In the past 20 years, every Middle East country has established or modernised its share markets. But the experience has been mixed. In 2006, the stock exchanges of Qatar, Saudi Arabia and the UAE experienced radical reverses and are yet to recover. The region’s biggest firms prefer to finance growth through internal resources, debt or private equity, not public share offerings. Investing in Middle East shares still feels like gambling.

The lack of maturity in the region’s investment community was blamed. But events in 2007 suggest there is a global phenomenon at work. Unpredictable volatility appears to be systemic. Rational managers wonder why they should be governed by markets that are not. Most Gulf firms are service providers that do not require large amounts of capital. If the owners see no need to liquidate their holdings, why go public at all?

A special factor is at work in Saudi Arabia. The government requires private petrochemicals companies receiving low-cost gas feedstock to go public so the benefits can be spread more widely. But this strategy has costs. By increasing the number of retail investors, the kingdom is encouraging the main cause of the equity market meltdown in 2006.

The UK chief executive sees one unambiguous benefit to being quoted. “The stock market provides a measure of our performance that can then be used through employee share schemes to incentivise my team,” he says. It is telling that Middle East employee share schemes are a rarity.

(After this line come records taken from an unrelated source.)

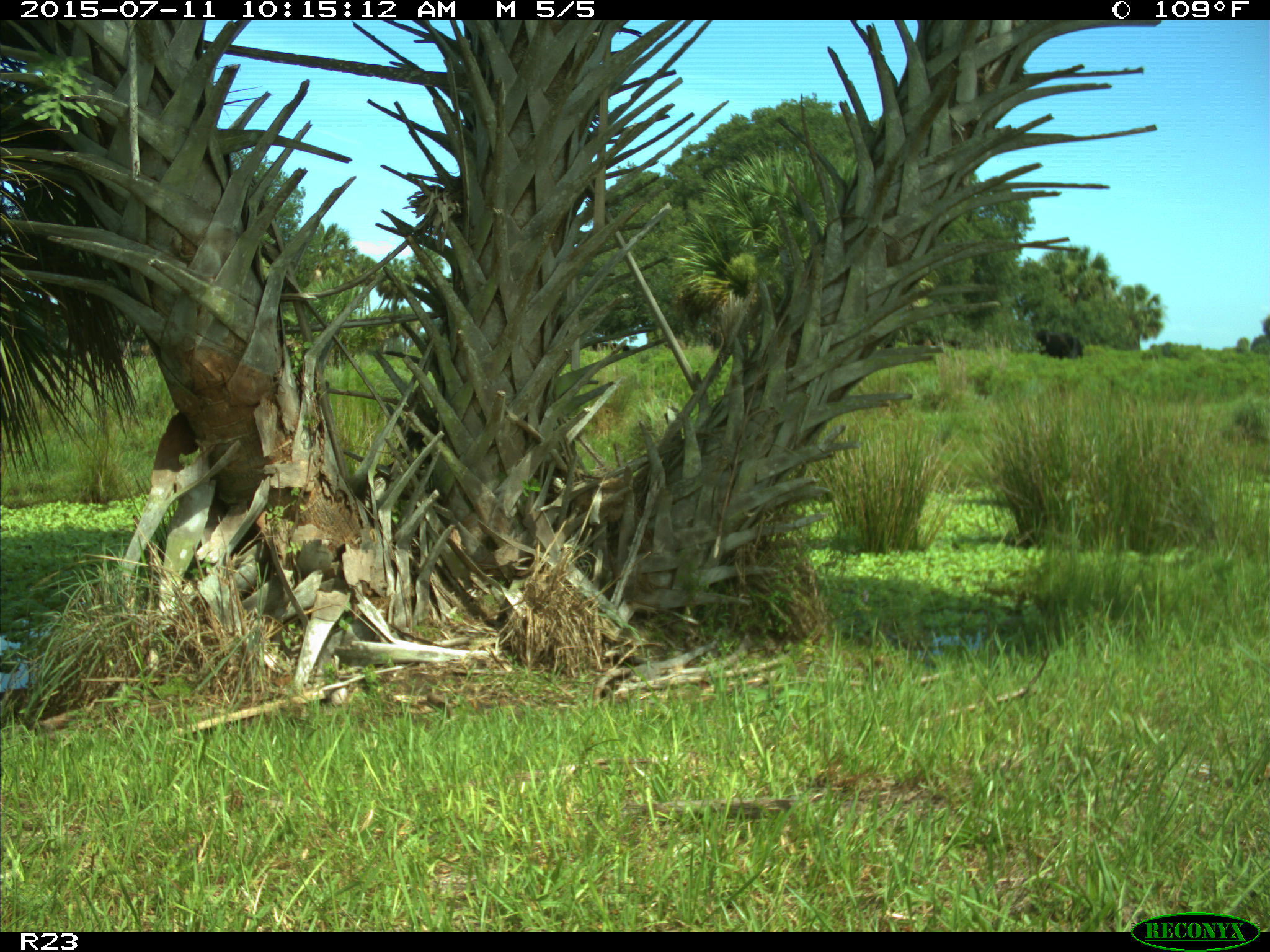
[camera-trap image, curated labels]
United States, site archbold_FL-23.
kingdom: Animalia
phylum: Chordata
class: Mammalia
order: Artiodactyla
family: Bovidae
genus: Bos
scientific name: Bos taurus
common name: domestic cow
Bos taurus (domestic cow).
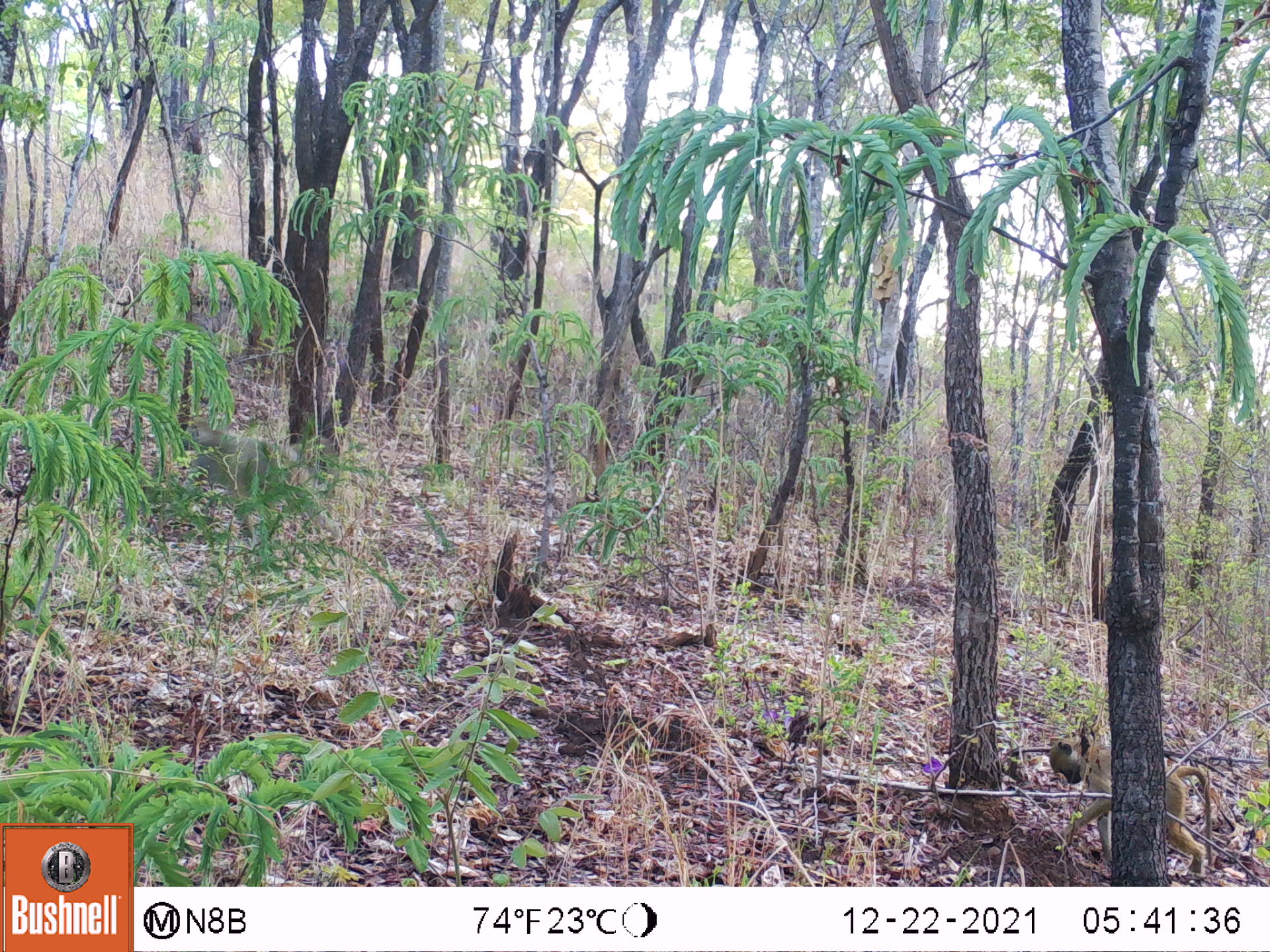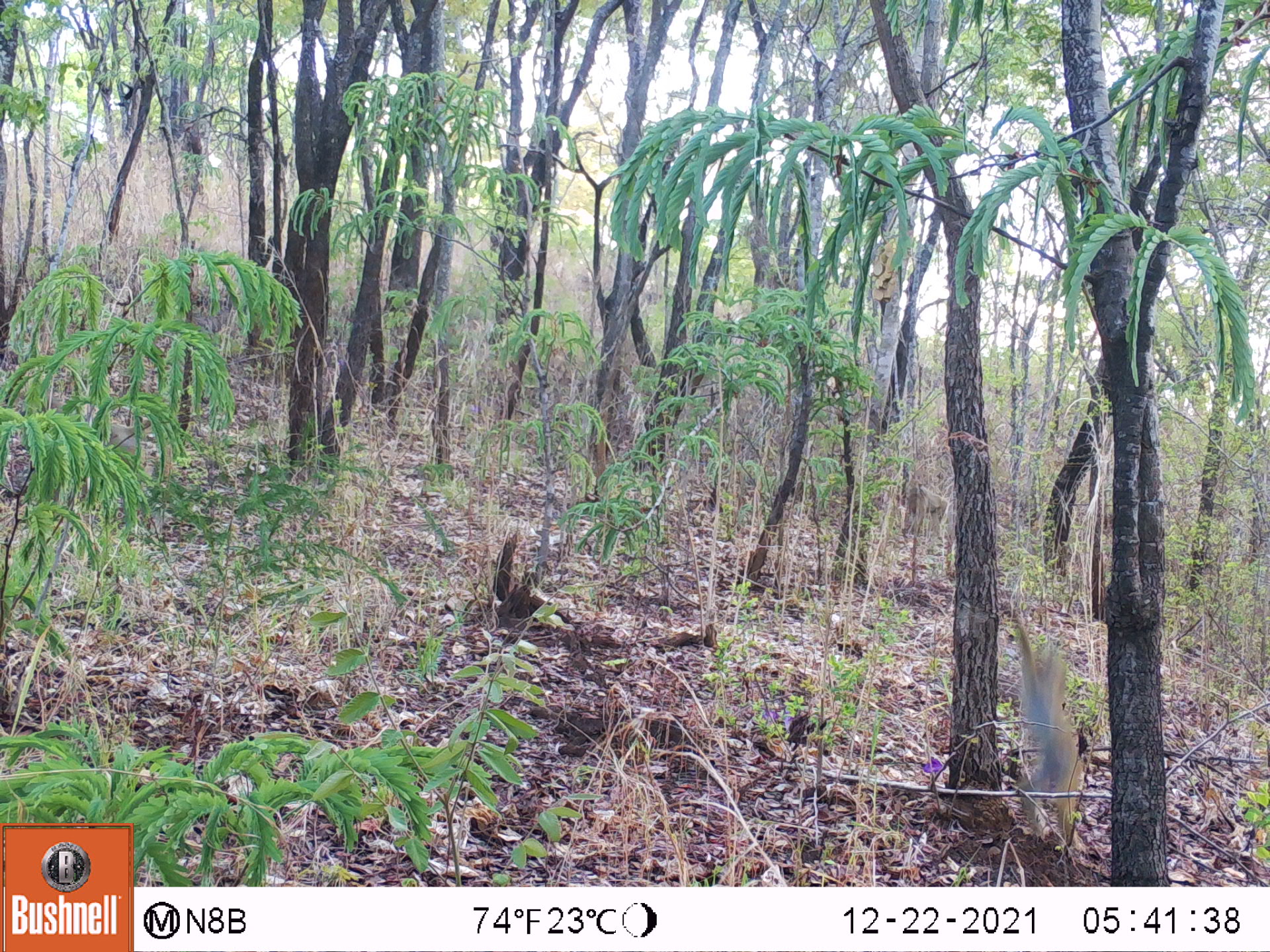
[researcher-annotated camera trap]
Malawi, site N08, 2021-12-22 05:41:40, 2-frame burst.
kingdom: Animalia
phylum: Chordata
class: Mammalia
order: Primates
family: Cercopithecidae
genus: Papio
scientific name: Papio cynocephalus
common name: yellow baboon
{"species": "yellow baboon (Papio cynocephalus)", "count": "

There is a triple challenge for the Middle East equity industry. For intermediaries, new analytical methods are required that focus on the behaviour of a company’s key customers, the source of future income streams. Investors should do more to ensure their objectives are aligned with employees that manage the relationship with those customers. For regulators, it means coming to terms with the scale and speed of global trading and intervening in the right place at the right time and for the right reasons. One thing is certain. There is no quick fix.